An Economic Policy Institute study estimated the average cost for infant care in Idaho at $7,474 per year — about 13% of the median family income in the state. The U.S. Department of Health and Human Services considers child care affordable if it costs no more than 10% of a family’s annual income.

“I am pretty fearful that a lot of families around the state won’t be able to deal with the (cost) increases,” Snyder told the Statesman.

Providers said they know families are already spread thin. Clements said she had to raise tuition prices 10% at the start of the year and expects to have to raise prices again now that the grant funds have been cut.

“I think that’s a lot to absorb in one year but I’ve literally had had no choice and so we were hoping that these funds would help extend the time that we hold off on those increases,” Clements told the Statesman. “In the time that I’ve done (this job) we’ve gone from what I felt were very reasonable rates to ... I don’t know how to qualify it except to say it feels like California now. And I don’t know how families can continue to afford this.”

Families already face major child care costs

Cindy Montoto’s son has attended Le Soleil since Snyder opened it in June 2020. Since then, Montoto said prices have increased at least once a year. Her son’s day care costs more than her family spends every month on mortgage payments, she told the Statesman.

“We have families in our program that have multiple children,” Montoto said. “I can’t even imagine what that feels like for those families.”

Montoto said her family is willing to spend money on Le Soleil, which charges up to $1,400 per child per month, because she knows Snyder pays employees well and runs a quality program. Still, she and her husband worry about what they would do if Le Soleil had to close or cut day care positions because it couldn’t keep staff.

“We would be basically out of luck in sending him to another program until he starts kindergarten (this fall) because the waitlists are so long everywhere else,” she said. “They’re also probably going to be equally as expensive, if not more.”

Anthony and Jordan Jacobs also have a son who attends a Boise child care facility. They said they toured multiple facilities in 2021 while Jordan was pregnant.

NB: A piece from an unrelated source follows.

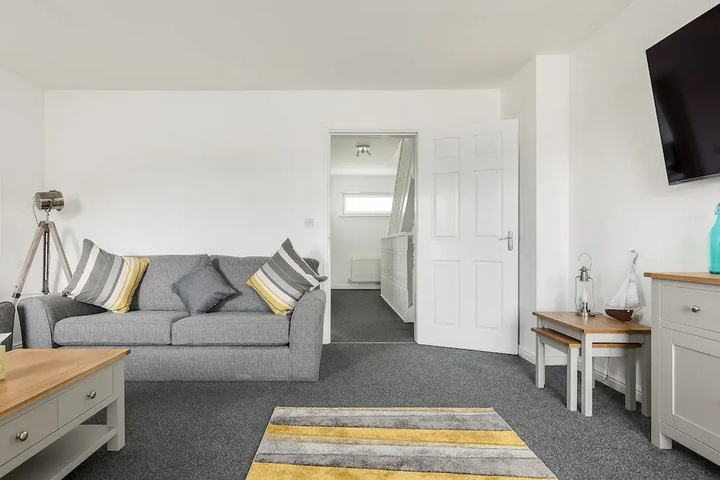 Room 4 of 21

Knowing how competitive child care spots are, they hoped to get their child on a waitlist before he was even born.

Now they worry what lies ahead without the grant funding that providers expected.

“Removing this remaining funding that child care programs have accounted for is going to leave child care programs and families with really difficult decisions,” Jordan Jacobs told the Statesman. “And we’re not sure what that means for us yet. We haven’t sat down and talked through because we’re kind of hoping that it doesn’t go through.”

The Jacobs family said they reached out to legislators and were told they heard the outcry from parents and child care providers. The budget that nixed the federal grant funding still must be approved by the House and Senate.

Parents and providers said this issue reaches beyond child care and families that use it. For some families, the only feasible option in light of tuition increases is for one working parent to stay home. That has a ripple effect on the community and the economy.

“Every single other business in every sector in Idaho has employees who would not be able to work if they didn’t have affordable child care,” Snyder said. “And especially since we already have an extremely tight job market and employment costs are rising, this could really lead to a pretty big portion of the workforce not being able to work.”